───── Material for this exercise
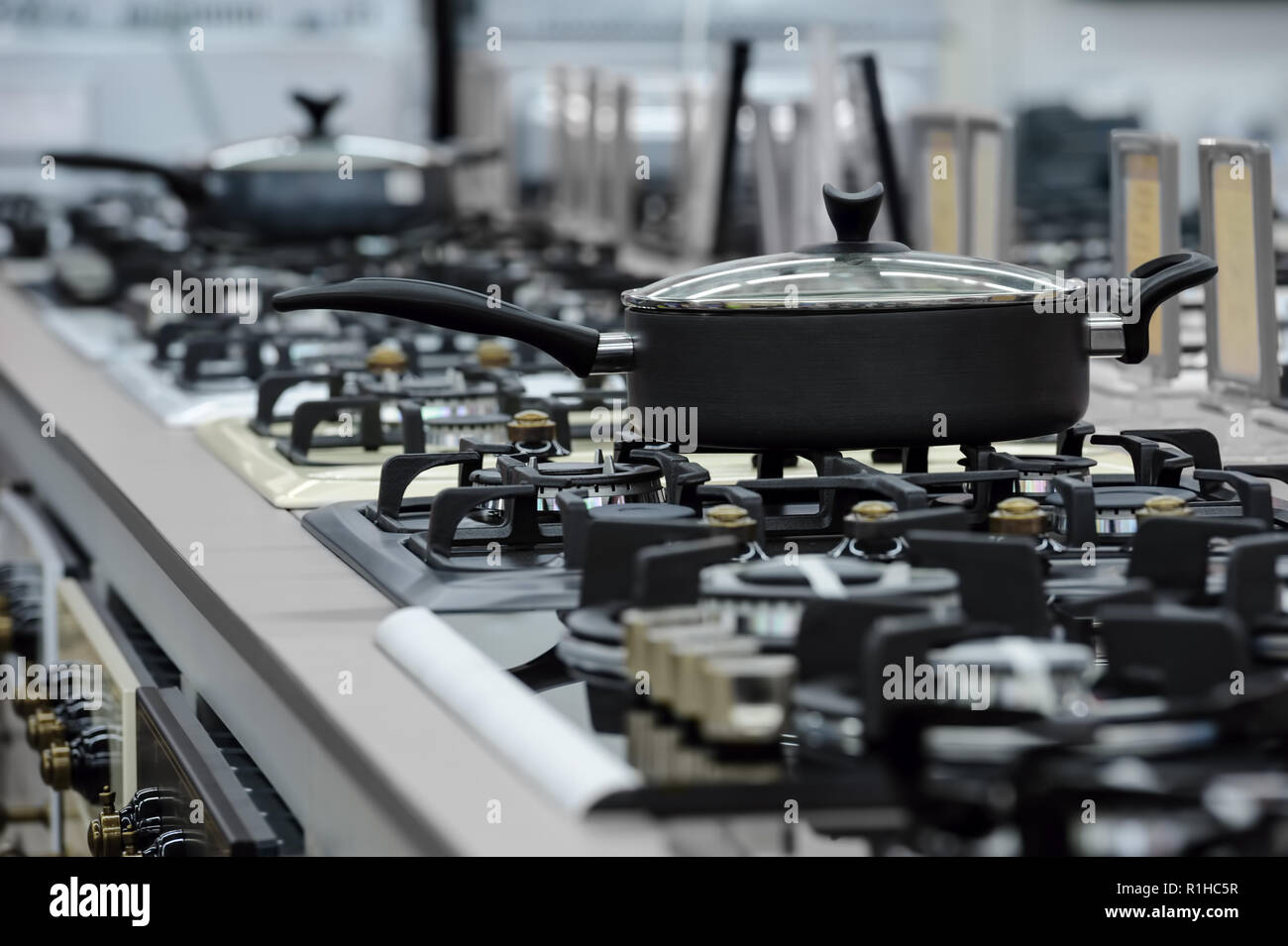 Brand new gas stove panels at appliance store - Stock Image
──────────
───── Material for this exercise
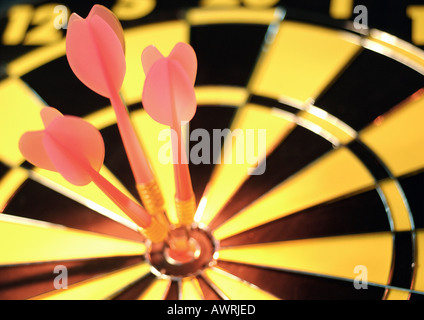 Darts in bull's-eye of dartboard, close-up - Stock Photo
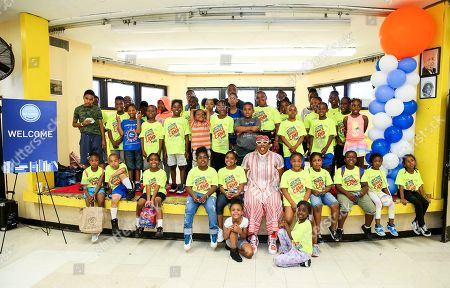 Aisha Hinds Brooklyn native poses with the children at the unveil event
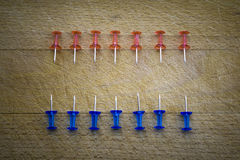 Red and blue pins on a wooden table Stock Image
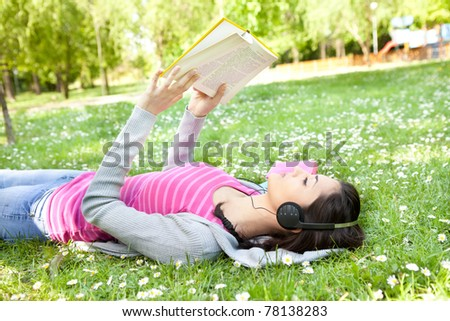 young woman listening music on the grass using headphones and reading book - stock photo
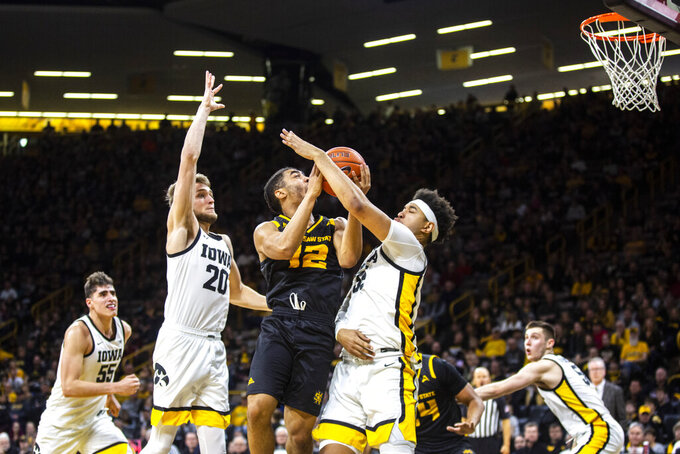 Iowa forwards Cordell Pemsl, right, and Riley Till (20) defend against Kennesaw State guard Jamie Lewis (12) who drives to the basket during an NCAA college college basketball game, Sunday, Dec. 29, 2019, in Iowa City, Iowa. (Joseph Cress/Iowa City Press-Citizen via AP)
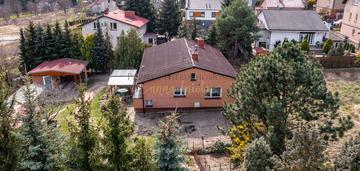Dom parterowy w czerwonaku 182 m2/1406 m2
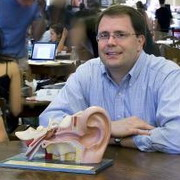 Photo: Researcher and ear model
──────────
───── Material for this exercise
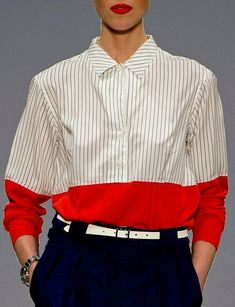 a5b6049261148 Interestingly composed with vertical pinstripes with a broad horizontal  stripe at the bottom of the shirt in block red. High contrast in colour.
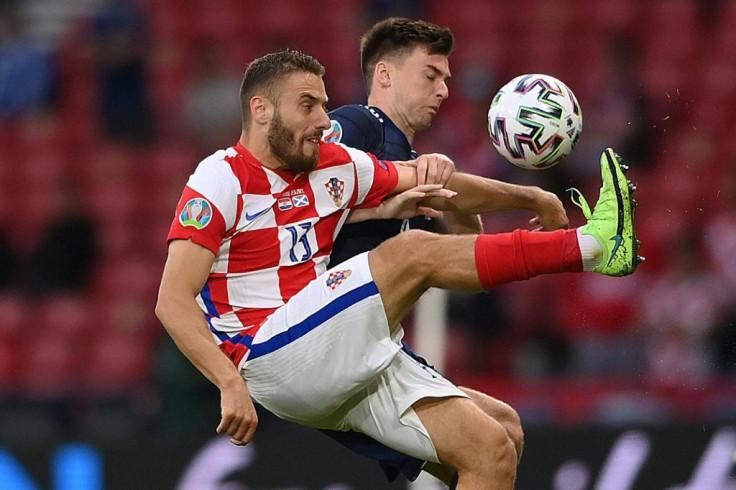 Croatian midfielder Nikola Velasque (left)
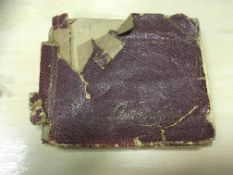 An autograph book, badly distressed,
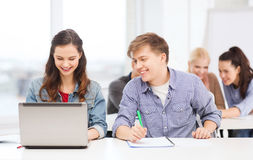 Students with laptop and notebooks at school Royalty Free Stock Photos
──────────
Only one stretch of the listing is wanted: the lines starting at the one with "Iowa forwards Cordell" and ending at the one with "Photo: Researcher and ear model", copied exactly and free of pictures.

» **Exercise result**
 Iowa forwards Cordell Pemsl, right, and Riley Till (20) defend against Kennesaw State guard Jamie Lewis (12) who drives to the basket during an NCAA college college basketball game, Sunday, Dec. 29, 2019, in Iowa City, Iowa. (Joseph Cress/Iowa City Press-Citizen via AP)
Dom parterowy w czerwonaku 182 m2/1406 m2
 Photo: Researcher and ear model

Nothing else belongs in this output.